Portraits : Thomas Sankara, ou comment s’affranchir de la tutelle blanche (Partie 2/3)

“Cela va nous coûter la vie peut être, mais nous sommes pour prendre les risques, nous sommes là pour oser et vous êtes là pour continuer la lutte coûte que coûte.”

Des réformes sociales, féministes et écologiques

Thomas Sankara mettra en place un grand nombre de réformes dans le pays. Dès son arrivée au pouvoir, il créera le Conseil National de la Révolution. Il réduira également le budget de l’Etat, en remplaçant par exemple les voitures de luxe du gouvernement par des véhicules plus modestes, puis refusera l’utilisation de chauffeurs privées. Il baissera son salaire ainsi que celui de ses ministres.

Avant-gardiste sur la cause écologique, il luttera contre la désertification en organisant un vaste programme de reboisement dans tout le pays, tout en interdisant la coupe de bois sauvage, de même que les feux de brousse. Il déclarera à ce sujet : “Nous estimons que la responsabilité [de la désertification] n’incombe pas seulement […] au Burkina Faso, mais également à tous ceux qui, loin de chez nous, provoque de façon directe ou indirecte des perturbations climatiques et écologiques.”

Sur la condition féminine, il se révèlera tout aussi visionnaire, en mettant en place de nombreuses mesures en faveur de l’émancipation des femmes : fin de la dot, interdiction de l’excision, mise en place d’un salaire vital, etc. C’est ainsi qu’il affirmera vouloir “donner à chaque femme le moyen de gagner honnêtement et dignement sa vie”. Par ailleurs, il n’hésitera pas à nommer plusieurs femmes dans son gouvernement à des postes clés, comme au ministère du budget.

Bien que militaire de métier, il sera malgré tout critique et prudent face aux forces armées. “Quand on possède un fusil qui peut causer la mort, qu’on reçoit des ordres et que l’on se met au garde-à-vous devant un drapeau sans savoir à qui profite cet ordre et ce fusil, alors on devient un criminel en puissance.”

Une politique anti-impérialiste et anticolonialiste

Il mènera une politique basée sur l’autosuffisance alimentaire, pour lutter contre la famine, mais également pour réduire la dépendance du pays face aux puissances occidentales. Le tout dans un prisme anti-impérialiste et anticolonialiste, réclamant des pays riches qu’ils soient moins paternalistes.

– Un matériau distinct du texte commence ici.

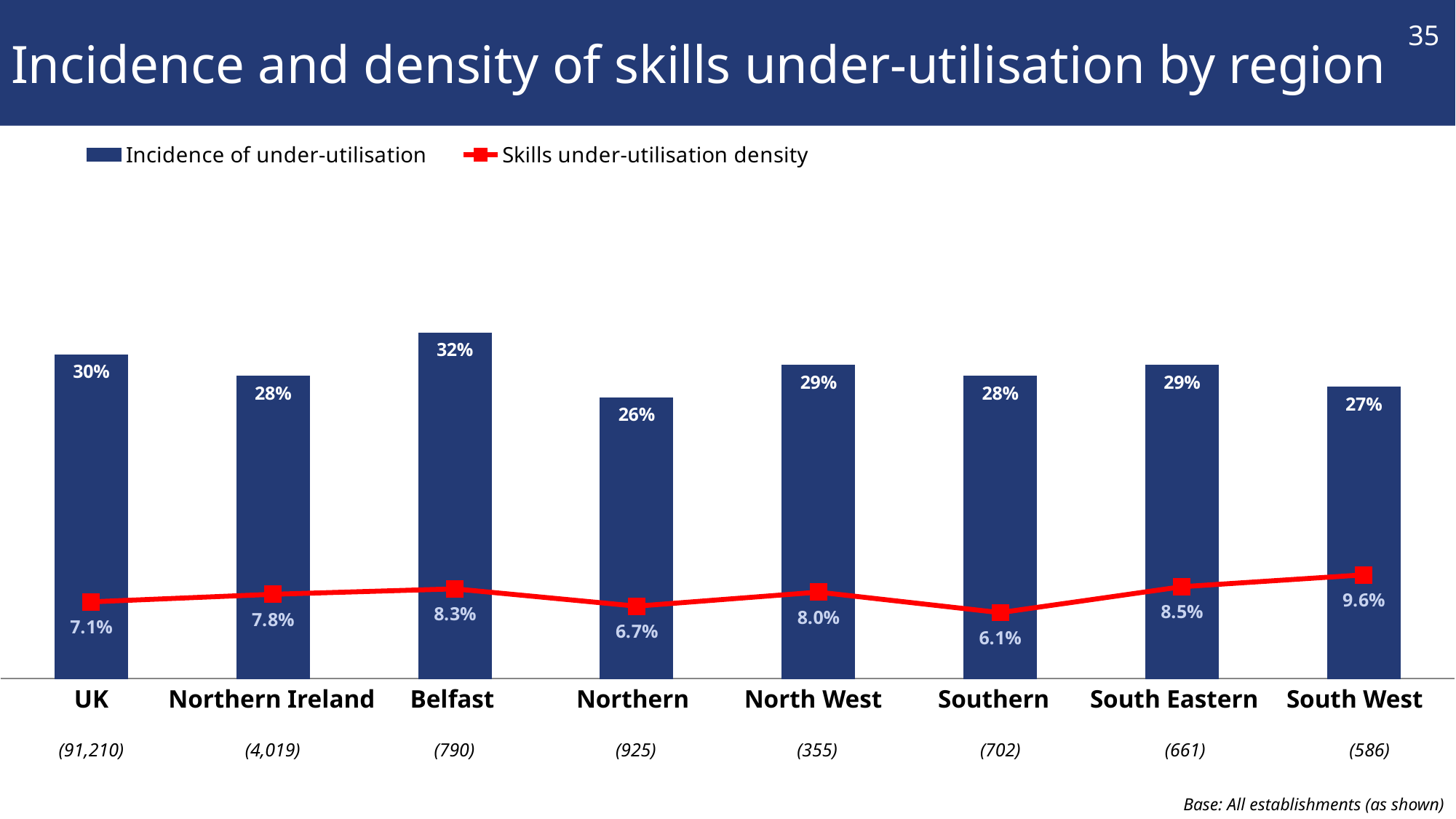
How many series does the legend list? 2 How many regions are shown on the x axis? 8 Which region has the highest incidence of under-utilisation? Belfast Which region has the lowest skills under-utilisation density? Southern What is the incidence of under-utilisation for Belfast? 32% What is the skills under-utilisation density for Southern? 6.1% Which region has the lowest incidence of under-utilisation? Northern Which has a higher skills under-utilisation density, Belfast or Northern Ireland? Belfast What is the skills under-utilisation density for South West? 9.6% What is the incidence of under-utilisation for the UK? 30% What is the base (number of establishments) shown for Northern Ireland? 4,019 What is the difference in incidence of under-utilisation between Belfast and Northern? 6 percentage points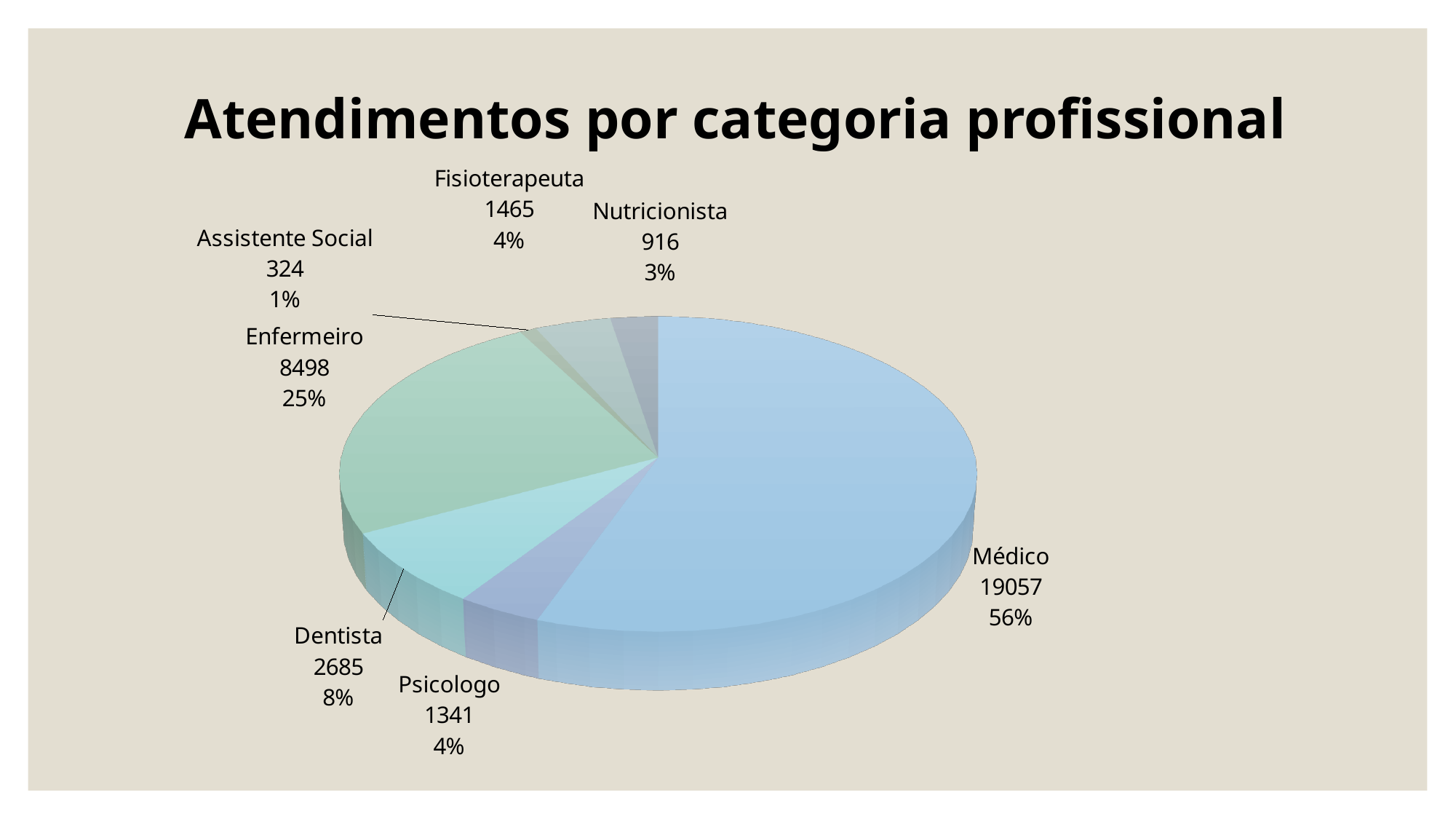
What share of the pie does Nutricionista represent? 3% Which category has the lowest value? Assistente Social What is the value for Médico? 19057 What is the title of the chart? Atendimentos por categoria profissional What is the value for Dentista? 2685 What share of the pie does Médico represent? 56% What is the difference between the values for Médico and Enfermeiro? 10559 Which is larger, the value for Fisioterapeuta or the value for Psicologo? Fisioterapeuta Which category has the highest value? Médico What kind of chart is shown on the slide? Pie chart How many categories does the pie chart show? 7 What is the value for Enfermeiro? 8498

Un cas est particulièrement révélateur de ses ambitions émancipatrices : en 1987, durant le sommet de l’Organisation de l’unité africaine en Ethiopie, il exhorte les autres pays africains de ne plus rembourser leur dette. “Si nous ne payons pas, nos bailleurs de fonds ne mourront pas. […] Par contre, si nous payons, c’est nous qui allons mourir.”

Il placera de manière générale le peuple au centre de sa politique, influencé par la pensée marxiste qu’il aura approfondi lors de son voyage à Madagascar. Il restera obsédé par l’exemplarité de son gouvernement, et par la lutte contre la corruption politique, notamment avec la création des Tribunaux Populaires de la Révolution (TPR).